ARTICLE –
• • • •
It's increasingly common at companies that have highly standardized/calibrated
interview processes. Often, this is for the express purpose of avoiding
discrimination. Interviewers have to ask approved questions, measure them
according to specific criteria, then express their evaluation in terms of a
number and be prepared to justify it. That allows the numbers for different
candidates to be compared meaningfully, like to like. The downside is that
it's impossible to do all that without taking notes.

------
jboggan
'Ellis, who has a degree in applied mathematics and a minor in computer
science, had experience in back-end development. But “Google assigned her to
an occupationally-segregated frontend engineering role”, the suit said.'

Personal data point: I have a B.S. in Mathematics and a Master's in
Bioinformatics (taken after 7 years of PhD study), and I had over three years
of backend professional experience when I was hired at Google as a Level 3 in
frontend engineering (I was told I was going to a backend position with "lots
of math" when I first accepted the offer). Before I left Google I mentored a
Noogler who was hired as a Level 3 despite having just finished a PhD in CS.

My point is that Google is filling slots with bodies, very smart bodies, but
that it is incredibly common to come in for a level you are overqualified for
and a role you are unsuited for.

------
HoppedUpMenace
Just my suggestion, and probably a far out there one...
• • • •
EXTRACTED INFORMATION –

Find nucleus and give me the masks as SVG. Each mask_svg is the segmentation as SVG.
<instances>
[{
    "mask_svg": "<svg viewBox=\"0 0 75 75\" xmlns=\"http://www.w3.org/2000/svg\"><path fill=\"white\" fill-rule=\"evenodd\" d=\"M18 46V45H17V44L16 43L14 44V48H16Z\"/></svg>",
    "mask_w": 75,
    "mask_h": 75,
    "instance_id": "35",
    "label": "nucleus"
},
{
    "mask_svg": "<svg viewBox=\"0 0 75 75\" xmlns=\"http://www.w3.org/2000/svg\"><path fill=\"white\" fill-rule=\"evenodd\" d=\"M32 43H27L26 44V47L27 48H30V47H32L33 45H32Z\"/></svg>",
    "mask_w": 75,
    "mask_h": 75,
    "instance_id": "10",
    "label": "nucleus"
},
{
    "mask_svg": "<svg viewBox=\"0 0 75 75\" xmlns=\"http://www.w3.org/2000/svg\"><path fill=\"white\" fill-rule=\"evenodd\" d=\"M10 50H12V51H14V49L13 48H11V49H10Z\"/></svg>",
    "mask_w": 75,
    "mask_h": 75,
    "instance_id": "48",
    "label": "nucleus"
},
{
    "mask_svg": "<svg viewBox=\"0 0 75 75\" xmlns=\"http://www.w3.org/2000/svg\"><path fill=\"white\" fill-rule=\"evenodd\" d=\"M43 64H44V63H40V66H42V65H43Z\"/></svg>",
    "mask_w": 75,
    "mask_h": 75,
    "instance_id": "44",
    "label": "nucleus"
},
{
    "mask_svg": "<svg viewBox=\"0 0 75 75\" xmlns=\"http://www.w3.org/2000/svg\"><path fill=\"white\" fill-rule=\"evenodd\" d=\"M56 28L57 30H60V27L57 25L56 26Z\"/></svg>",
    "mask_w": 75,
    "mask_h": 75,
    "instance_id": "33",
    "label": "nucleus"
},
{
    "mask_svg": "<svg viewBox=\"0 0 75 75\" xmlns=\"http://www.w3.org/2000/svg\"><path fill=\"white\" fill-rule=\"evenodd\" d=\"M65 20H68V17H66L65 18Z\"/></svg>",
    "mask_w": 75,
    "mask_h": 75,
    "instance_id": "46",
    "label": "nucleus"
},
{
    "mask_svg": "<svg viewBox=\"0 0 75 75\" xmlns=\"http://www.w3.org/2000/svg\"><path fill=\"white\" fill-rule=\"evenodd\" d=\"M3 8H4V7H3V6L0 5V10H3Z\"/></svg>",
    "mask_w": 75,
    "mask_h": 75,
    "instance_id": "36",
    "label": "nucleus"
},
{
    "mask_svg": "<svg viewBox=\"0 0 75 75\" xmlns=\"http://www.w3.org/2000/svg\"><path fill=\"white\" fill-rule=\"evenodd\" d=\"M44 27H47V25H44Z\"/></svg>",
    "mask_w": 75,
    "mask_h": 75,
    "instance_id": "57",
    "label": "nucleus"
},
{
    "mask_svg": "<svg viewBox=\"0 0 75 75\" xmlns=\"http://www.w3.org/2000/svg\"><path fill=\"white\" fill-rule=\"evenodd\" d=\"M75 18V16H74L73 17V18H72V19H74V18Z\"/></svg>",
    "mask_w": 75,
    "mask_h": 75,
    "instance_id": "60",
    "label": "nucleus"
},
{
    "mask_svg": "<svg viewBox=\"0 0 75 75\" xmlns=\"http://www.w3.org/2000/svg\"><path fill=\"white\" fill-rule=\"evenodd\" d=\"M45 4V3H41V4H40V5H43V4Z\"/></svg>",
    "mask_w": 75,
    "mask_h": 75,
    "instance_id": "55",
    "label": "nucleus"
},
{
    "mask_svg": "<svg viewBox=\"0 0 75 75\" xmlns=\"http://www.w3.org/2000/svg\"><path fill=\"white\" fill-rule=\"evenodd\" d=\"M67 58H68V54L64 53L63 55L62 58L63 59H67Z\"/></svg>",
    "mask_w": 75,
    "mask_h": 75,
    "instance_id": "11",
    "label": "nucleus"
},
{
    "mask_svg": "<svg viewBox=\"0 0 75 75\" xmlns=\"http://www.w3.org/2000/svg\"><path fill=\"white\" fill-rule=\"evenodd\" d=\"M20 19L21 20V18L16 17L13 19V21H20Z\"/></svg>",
• • • •
INSTRUCTIONS –
1) What degree and minor does the thread say Ellis has?
2) Write out everything in the thread from "Personal data point: I" down to "a PhD in CS.", word for word.
The listing has no part in this work.

OUTPUTS IN ORDER –
1) A degree in applied mathematics and a minor in computer science.

2)
Personal data point: I have a B.S. in Mathematics and a Master's in
Bioinformatics (taken after 7 years of PhD study), and I had over three years
of backend professional experience when I was hired at Google as a Level 3 in
frontend engineering (I was told I was going to a backend position with "lots
of math" when I first accepted the offer). Before I left Google I mentored a
Noogler who was hired as a Level 3 despite having just finished a PhD in CS.